Two days ahead of a meeting of European leaders on a co-ordinated response to the pandemic, the Commission outlines actions needed to step up the fight.

These span 4 key areas: speeding up vaccination & vaccine supplies; ramping up testing & sequencing of new variants; ensure functioning of single market; and showing international leadership & solidarity with partners.  

“Vaccination requires a complex set of management and logistical steps, as well as a readiness to scale these up in line with increases in supply.

"These include having adequate stocks, effective appointment management systems, organising locations and facilities for mass vaccination, the preparation of necessary cold storage, and the training of extra personnel.

“To support this, the Commission will work with companies to develop a transparent and clear delivery schedule of the different vaccines.

"It has secured a supply line of vital medical equipment needed for vaccination via EU Joint Procurement, from which Member States can now place orders.”

It has also outlined vaccination targets for Member States in order to put the Union ‘on track for herd immunity’.

By March 2021, Member States should have vaccinated a minimum of 80% of health and social care professionals and people over 80 years old. By summer 2021, Member States should have vaccinated a minimum of 70% of the adult population.

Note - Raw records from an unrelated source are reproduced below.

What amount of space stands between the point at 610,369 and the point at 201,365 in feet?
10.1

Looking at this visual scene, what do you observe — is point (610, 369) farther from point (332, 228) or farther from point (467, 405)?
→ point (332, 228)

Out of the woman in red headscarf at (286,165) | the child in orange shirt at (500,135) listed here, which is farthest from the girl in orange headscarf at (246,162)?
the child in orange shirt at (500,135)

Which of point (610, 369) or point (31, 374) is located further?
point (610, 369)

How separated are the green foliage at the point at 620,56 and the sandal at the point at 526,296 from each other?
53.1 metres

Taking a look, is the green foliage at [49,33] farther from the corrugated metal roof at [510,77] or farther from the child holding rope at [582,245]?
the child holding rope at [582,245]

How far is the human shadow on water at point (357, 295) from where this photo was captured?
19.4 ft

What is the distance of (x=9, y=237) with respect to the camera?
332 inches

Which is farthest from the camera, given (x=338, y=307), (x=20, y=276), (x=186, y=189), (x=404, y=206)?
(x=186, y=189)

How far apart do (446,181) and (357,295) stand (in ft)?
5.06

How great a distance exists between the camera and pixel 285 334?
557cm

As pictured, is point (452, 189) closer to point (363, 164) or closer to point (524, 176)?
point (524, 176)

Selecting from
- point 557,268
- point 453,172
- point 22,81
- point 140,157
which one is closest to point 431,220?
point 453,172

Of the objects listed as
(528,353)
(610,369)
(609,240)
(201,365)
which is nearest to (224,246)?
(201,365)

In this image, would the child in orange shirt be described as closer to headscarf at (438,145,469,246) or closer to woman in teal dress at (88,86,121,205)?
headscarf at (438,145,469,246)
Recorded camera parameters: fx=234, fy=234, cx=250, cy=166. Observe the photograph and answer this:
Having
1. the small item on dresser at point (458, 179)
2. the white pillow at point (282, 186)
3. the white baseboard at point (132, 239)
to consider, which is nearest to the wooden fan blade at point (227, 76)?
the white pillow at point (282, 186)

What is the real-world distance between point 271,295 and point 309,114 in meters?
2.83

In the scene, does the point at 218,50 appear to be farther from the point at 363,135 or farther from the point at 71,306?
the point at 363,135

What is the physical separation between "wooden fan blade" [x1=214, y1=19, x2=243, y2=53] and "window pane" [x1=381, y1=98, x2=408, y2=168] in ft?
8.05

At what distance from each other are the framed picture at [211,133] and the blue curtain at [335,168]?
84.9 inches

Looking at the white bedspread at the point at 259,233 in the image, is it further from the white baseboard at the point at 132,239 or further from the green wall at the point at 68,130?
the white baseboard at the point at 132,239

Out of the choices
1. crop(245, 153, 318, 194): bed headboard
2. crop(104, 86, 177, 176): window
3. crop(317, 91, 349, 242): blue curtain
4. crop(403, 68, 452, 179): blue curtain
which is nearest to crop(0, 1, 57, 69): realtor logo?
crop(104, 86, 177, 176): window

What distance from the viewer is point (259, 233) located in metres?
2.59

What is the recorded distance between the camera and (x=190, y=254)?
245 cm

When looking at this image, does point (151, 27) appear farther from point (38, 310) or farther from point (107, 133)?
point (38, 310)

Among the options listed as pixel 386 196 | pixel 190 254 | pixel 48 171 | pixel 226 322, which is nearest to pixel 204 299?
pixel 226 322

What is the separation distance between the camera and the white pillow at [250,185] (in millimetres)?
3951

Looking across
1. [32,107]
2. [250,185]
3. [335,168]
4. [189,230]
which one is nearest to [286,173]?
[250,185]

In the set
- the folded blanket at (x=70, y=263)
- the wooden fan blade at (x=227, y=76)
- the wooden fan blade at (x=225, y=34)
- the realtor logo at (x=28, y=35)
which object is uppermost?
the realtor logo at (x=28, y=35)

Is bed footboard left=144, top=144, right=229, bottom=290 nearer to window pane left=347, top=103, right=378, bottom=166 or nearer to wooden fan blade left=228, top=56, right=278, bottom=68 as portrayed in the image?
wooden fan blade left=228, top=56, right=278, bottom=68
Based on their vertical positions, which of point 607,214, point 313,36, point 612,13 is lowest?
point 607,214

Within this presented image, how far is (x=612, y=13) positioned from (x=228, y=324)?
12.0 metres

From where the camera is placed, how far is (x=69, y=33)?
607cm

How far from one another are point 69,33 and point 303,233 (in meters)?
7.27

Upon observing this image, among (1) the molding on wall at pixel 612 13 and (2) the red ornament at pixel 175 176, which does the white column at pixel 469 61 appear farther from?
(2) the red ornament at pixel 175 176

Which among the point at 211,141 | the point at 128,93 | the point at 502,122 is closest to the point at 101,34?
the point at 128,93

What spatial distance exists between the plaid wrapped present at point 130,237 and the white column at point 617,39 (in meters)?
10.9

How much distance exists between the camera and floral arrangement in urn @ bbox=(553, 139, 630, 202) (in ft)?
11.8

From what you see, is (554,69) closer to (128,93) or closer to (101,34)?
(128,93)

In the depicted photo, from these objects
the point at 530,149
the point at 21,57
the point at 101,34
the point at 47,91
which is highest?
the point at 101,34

“Meeting these two targets would, in a first instance, reduce death and hospitalisation rates, relieve pressure on healthcare systems and then put Europe on track for herd immunity, helping to protect those who cannot be vaccinated and providing a bulwark against the spread of the virus. A successful deployment of vaccines will also help put Europe’s economy on a solid recovery path.”

And it says that having solid targets are essential for vaccination campaigns: “What gets measured gets done.”

Ramping up vaccine production, supplies and information

The Commission acknowledges that, in order to meet these objectives, the supply of vaccines will need to be ramped up: and in particular supply chain issues will need to be addressed. This could include investment in manufacturing plants, sharing facilities between manufacturers, and increasing manufacturing under contract.

“The European Commission and the EIB have continuously supported the increase of manufacturing capacities in the EU via the Advance Purchase Agreements and EIB loans. They will continue working with manufacturers to maximise production capacity in the EU.

"To this end, the Commission will engage in a structured dialogue with the actors in the vaccine manufacturing value chain. Support may take different forms such as investment support for manufacturing plants, encouraging, and facilitating where needed, agreements between manufacturers to repurpose facilities to produce each other’s approved vaccines and further expand capacities via manufacturing under contract. This will also help to overcome any supply chain issues.

“The Commission and Member States should work together with companies to ensure that new production comes on stream as quickly as possible. It will also work with the EMA to speed up the approval process for new production facilities.

"The ECDC will use stress-testing to identify successful logistical steps – such as how to set up vaccination centres and how to run electronic reservation systems – to make a stock of good practice and practical advice available to Member States. To support this, EU-wide COVID-19 vaccine safety and effectiveness studies will be conducted and coordinated by the EMA and ECDC."